# Поставленная задача 1
Извлеките без изменений строки записей от самого их начала до строки, содержащей «59V53L334 49H318L298 53L287», включительно.

# Фрагмент документа
Разумеется, латиноамериканский субконтинент не был свободен и от расовых предрассудков, но процессы взаимопроникновения разнородных этно-социальных групп здесь протекали и протекают несравненно быстрее, нежели в обществах Старого Света. Как справедливо отметил выдающийся перуанский мыслитель, теоретик и пропагандист марксизма в Латинской Америке Хосе Карлос Мариатеги, процесс смешения рас, метисации и нового расогенеза на латиноамериканском субконтиненте (со всеми его социальными и культурными аспектами) нельзя понимать как нечто мгновенное и внеисторическое. Этот процесс располагается в историческом времени и длится веками*.
* (См.: Мариатеги X. К. Семь очерков истолкования перуанской действительности. М., 1963, с. 361.)
От колонизаторов народы Латинской Америки получили язык и религию. Вся конкиста Нового Света рассматривалась завоевателями как выполнение божественной миссии приобщения языческого туземного населения к христианству. Именно поэтому одну из важнейших духовных предпосылок процесса метисации следует искать в католической традиции, ее своеобразном универсализме, настаивающем на том, что в рамках "единой, святой, вселенской и апостольской церкви" этнические разделения между людьми суть вещь малозначительная в сравнении с принадлежностью к исповедуемой вере. Конечно же, католическая догматика не снимала проблемы антагонизмов и трений между этно-расовыми общинами,- трений, имевших, как правило, существенную социальную подкладку, но, тем не менее, в культурном контексте католичества не воспринимавшихся как нечто абсолютное. Ибо сами этно-расовые барьеры воспринимались как нечто случайное, преходящее в сравнении с субстанциальным единством в области веры, христианской религии. Так или иначе своеобразный католический универсализм, пусть даже в его жестком иберийском варианте, в некотором смысле способствовал интеграции этносов и отчасти воспрепятствовал кастовому окостенению латиноамериканских обществ.
С точки зрения исторической важно помнить, что католичество оказалось внедренным на субконтинент феодально-клерикальными монархиями Иберийского полуострова; сами же эти монархии на заре Нового времени оказались вытесненными на периферию европейской цивилизации.
Периферийность, маргинальность - так в целом характеризуется положение Латинской Америки в XIX в. Ликвидация колониального господства, разорвавшая круг изоляции, в котором пребывали в течение трех веков американские колонии, означала приобщение их народов к мировому историческому процессу. Но до реального обретения независимости предстояло пройти еще долгий путь - путь превращения из объекта исторического процесса в его субъект. Внутренний прогресс освободившихся стран Нового Света тормозился неизжитым грузом колониальных, феодальных, сословных пережитков, а на международной арене им уже заранее была уготовлена роль аграрно-сырьевого придатка ведущих капиталистических стран.

# Поставленная задача 2
Ответьте по фрагменту о Латинской Америке:
(a) Что народы Латинской Америки получили от колонизаторов?
(b) Какие монархии внедрили католичество на субконтинент?
(c) Сколько веков американские колонии пребывали в круге изоляции?

Исходные записи:
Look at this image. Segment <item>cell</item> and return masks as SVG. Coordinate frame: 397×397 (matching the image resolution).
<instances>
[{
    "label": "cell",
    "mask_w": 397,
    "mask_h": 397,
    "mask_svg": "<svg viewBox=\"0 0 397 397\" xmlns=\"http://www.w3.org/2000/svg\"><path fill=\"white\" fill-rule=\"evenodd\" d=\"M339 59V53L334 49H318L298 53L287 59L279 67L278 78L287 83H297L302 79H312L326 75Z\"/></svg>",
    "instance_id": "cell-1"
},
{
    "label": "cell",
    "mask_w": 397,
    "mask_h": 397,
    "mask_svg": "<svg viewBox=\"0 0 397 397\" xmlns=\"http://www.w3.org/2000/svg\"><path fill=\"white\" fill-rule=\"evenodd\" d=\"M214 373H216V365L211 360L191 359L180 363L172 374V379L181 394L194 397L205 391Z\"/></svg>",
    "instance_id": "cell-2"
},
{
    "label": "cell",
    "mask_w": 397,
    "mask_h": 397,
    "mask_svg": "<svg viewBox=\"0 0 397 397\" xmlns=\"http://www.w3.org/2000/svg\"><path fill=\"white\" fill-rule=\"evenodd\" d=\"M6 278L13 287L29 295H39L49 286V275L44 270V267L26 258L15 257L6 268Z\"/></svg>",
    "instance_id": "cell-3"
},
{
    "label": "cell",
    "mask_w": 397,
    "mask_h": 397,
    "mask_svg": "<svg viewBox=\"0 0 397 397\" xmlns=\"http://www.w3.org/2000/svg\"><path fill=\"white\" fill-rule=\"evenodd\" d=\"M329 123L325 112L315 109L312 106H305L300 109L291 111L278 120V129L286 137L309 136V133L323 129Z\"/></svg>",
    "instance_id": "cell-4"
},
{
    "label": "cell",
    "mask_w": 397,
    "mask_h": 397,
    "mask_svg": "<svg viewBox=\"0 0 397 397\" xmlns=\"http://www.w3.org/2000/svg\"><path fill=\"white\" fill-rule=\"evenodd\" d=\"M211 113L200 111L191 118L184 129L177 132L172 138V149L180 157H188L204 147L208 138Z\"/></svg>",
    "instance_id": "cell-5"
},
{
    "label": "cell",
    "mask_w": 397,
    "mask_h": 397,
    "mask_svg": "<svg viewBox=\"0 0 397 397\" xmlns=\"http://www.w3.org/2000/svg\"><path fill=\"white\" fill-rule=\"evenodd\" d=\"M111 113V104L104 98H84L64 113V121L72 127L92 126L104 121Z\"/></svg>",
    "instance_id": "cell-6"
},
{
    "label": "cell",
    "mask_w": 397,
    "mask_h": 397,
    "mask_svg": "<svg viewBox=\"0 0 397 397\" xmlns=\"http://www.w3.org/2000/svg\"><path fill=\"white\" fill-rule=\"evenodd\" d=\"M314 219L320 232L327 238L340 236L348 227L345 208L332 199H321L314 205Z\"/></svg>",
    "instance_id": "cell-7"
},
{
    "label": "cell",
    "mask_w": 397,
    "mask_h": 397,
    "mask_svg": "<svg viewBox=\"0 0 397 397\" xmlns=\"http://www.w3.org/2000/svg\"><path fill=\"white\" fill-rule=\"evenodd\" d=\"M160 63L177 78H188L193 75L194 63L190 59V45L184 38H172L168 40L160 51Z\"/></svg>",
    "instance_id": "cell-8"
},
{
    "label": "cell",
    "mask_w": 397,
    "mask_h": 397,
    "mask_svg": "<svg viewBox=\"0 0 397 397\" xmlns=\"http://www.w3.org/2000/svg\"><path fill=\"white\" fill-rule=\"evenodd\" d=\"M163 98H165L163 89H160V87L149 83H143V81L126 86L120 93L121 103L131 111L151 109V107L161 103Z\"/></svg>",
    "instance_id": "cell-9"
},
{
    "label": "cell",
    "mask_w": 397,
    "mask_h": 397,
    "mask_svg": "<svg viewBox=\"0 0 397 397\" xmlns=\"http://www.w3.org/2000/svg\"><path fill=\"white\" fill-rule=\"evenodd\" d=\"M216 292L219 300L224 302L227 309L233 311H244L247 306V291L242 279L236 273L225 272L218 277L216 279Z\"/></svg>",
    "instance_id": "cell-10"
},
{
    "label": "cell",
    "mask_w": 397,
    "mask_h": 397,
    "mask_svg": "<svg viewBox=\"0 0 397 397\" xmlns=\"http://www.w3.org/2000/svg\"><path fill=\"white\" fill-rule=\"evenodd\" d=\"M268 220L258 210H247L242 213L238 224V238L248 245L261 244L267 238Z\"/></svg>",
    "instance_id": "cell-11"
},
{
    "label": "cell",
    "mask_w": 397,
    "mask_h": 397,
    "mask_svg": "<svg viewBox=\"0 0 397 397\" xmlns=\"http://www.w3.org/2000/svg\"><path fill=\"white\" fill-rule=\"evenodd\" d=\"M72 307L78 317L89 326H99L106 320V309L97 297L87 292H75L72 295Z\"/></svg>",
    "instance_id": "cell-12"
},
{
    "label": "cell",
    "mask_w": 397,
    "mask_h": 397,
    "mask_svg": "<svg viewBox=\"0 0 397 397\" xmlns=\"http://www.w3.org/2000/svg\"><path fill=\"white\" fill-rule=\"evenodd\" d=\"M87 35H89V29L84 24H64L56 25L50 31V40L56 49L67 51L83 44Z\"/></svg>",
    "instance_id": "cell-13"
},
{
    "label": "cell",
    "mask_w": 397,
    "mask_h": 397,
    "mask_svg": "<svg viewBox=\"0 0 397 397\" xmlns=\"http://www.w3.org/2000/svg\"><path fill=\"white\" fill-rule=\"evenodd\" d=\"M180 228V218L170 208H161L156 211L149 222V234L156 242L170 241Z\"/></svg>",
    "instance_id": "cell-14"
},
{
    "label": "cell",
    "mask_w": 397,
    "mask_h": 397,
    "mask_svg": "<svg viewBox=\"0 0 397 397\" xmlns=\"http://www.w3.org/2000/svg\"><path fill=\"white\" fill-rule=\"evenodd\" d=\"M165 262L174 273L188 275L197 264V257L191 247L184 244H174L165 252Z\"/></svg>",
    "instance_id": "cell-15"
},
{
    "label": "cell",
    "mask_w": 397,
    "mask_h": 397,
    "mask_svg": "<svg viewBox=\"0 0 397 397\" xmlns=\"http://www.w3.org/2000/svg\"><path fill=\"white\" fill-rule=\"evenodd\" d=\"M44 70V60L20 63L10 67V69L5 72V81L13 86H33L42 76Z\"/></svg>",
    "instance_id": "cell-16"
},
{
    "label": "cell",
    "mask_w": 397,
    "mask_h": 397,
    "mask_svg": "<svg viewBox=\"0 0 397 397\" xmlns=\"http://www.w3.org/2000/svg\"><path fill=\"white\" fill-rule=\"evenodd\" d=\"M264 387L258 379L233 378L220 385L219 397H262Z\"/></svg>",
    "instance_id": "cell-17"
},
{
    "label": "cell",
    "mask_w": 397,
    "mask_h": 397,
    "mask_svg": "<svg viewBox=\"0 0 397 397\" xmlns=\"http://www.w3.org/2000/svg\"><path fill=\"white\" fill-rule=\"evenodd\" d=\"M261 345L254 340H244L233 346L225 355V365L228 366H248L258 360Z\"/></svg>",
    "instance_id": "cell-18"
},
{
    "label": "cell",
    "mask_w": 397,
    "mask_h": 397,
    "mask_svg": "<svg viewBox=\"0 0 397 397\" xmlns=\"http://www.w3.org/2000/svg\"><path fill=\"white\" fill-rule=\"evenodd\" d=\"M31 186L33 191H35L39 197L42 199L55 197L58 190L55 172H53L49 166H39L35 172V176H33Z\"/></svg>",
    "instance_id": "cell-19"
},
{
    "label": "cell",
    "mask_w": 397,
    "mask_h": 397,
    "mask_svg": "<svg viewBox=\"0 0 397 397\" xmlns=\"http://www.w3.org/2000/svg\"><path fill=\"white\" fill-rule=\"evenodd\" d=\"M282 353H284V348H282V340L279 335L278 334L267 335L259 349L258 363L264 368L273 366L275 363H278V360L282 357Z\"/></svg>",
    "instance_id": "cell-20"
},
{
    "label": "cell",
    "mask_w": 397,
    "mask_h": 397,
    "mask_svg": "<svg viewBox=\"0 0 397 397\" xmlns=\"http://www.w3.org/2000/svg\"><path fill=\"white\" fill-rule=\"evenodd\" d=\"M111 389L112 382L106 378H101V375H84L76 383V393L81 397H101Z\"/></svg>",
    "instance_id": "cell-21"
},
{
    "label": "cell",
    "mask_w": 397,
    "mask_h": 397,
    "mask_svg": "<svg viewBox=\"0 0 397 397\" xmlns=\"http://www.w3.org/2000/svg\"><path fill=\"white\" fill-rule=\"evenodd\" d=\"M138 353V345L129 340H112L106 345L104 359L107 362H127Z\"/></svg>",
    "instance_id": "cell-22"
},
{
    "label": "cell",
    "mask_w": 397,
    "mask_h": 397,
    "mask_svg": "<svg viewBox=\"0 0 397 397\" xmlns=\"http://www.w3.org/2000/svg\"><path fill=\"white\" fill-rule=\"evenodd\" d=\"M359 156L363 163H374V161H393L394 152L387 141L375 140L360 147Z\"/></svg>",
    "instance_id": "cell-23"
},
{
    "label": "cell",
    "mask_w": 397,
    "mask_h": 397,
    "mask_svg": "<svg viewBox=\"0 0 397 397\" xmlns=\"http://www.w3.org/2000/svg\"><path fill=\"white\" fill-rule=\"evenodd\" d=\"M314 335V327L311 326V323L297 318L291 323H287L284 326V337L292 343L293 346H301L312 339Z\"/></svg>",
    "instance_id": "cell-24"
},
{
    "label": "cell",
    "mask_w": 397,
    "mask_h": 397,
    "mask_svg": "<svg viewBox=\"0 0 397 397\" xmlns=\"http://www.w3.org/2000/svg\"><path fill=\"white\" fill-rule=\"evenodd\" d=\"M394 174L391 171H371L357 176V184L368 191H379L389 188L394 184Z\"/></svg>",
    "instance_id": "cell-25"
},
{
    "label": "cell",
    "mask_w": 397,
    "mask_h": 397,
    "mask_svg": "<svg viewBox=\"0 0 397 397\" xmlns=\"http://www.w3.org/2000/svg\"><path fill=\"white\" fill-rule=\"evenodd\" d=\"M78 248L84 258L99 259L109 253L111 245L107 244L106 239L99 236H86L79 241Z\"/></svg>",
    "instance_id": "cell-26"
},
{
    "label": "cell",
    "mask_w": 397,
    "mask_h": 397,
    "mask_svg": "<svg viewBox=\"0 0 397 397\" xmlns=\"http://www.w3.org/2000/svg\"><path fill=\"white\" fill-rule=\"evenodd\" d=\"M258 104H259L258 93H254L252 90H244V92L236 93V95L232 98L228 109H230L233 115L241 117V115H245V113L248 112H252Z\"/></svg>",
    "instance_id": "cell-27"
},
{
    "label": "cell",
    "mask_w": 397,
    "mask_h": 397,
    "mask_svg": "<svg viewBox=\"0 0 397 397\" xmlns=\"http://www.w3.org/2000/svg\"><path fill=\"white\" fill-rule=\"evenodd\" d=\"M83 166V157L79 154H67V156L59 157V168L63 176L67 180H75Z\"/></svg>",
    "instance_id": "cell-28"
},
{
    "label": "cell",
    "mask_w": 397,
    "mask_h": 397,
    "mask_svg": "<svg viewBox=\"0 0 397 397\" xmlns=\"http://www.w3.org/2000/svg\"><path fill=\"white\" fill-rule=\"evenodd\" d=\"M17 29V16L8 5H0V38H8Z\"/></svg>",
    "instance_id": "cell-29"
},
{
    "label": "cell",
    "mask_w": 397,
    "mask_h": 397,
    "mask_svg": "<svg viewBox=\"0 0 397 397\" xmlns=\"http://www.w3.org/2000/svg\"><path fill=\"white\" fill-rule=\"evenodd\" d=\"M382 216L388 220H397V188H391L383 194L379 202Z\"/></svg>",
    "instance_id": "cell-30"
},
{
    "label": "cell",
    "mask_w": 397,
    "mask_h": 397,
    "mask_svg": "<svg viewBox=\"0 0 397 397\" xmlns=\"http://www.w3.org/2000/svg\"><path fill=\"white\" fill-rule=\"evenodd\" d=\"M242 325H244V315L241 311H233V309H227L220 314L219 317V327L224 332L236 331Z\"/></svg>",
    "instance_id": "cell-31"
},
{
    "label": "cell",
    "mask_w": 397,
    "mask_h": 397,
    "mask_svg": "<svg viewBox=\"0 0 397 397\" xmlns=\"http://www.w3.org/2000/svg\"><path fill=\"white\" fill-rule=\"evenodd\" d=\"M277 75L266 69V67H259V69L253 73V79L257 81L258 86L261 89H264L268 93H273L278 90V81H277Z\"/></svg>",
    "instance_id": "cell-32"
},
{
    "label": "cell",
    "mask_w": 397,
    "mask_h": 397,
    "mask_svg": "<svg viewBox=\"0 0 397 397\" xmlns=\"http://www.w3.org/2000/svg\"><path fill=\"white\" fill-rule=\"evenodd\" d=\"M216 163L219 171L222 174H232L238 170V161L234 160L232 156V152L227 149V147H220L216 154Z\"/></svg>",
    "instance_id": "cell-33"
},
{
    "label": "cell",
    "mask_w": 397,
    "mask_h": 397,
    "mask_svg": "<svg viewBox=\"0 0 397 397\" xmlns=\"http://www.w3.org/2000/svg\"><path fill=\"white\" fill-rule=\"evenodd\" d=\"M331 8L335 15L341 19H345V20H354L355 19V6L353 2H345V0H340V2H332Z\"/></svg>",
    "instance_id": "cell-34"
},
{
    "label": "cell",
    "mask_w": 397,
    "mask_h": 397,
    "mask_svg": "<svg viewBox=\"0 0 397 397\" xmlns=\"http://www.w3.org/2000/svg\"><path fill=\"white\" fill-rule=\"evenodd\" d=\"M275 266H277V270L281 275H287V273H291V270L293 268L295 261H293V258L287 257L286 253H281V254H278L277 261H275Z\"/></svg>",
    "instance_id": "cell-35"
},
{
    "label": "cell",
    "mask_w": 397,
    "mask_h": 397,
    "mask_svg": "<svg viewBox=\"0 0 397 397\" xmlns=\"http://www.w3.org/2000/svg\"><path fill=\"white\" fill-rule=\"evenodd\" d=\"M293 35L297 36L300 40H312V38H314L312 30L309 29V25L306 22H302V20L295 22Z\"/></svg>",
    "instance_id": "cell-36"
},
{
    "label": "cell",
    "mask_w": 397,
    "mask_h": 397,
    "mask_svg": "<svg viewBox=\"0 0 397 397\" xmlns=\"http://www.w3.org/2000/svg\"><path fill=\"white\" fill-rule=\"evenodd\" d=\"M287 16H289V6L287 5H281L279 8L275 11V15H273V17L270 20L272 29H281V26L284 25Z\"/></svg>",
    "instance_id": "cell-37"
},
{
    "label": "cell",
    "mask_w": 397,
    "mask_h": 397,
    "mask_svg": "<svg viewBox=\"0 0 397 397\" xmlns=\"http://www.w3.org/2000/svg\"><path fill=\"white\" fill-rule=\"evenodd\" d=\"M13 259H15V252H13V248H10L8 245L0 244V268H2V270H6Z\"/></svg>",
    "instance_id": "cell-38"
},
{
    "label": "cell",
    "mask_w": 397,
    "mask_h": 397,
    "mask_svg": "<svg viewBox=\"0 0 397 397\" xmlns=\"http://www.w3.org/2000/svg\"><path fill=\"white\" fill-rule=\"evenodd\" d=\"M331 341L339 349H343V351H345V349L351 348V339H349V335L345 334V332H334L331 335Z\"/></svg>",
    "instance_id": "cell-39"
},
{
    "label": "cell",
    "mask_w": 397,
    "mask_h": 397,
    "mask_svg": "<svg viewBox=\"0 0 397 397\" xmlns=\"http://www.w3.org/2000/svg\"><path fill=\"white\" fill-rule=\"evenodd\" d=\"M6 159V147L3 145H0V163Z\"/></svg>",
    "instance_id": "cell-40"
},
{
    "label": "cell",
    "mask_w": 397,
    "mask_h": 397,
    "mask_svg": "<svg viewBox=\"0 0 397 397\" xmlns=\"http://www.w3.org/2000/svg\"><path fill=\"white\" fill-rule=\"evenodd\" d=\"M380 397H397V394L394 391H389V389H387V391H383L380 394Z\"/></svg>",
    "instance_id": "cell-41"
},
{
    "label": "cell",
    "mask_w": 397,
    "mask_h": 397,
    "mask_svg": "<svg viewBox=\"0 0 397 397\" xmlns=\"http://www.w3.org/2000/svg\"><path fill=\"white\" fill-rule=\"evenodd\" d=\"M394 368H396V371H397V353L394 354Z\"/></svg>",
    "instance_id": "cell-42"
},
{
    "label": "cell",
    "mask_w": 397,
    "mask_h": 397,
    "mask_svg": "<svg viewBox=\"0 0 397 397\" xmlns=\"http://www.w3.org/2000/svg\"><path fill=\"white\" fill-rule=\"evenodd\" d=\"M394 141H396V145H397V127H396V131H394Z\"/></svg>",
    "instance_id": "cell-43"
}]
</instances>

# Решение задачи 1
Look at this image. Segment <item>cell</item> and return masks as SVG. Coordinate frame: 397×397 (matching the image resolution).
<instances>
[{
    "label": "cell",
    "mask_w": 397,
    "mask_h": 397,
    "mask_svg": "<svg viewBox=\"0 0 397 397\" xmlns=\"http://www.w3.org/2000/svg\"><path fill=\"white\" fill-rule=\"evenodd\" d=\"M339 59V53L334 49H318L298 53L287 59L279 67L278 78L287 83H297L302 79H312L326 75Z\"/></svg>",

# Решение задачи 2
(a) Язык и религию.
(b) Феодально-клерикальные монархии Иберийского полуострова.
(c) Три века.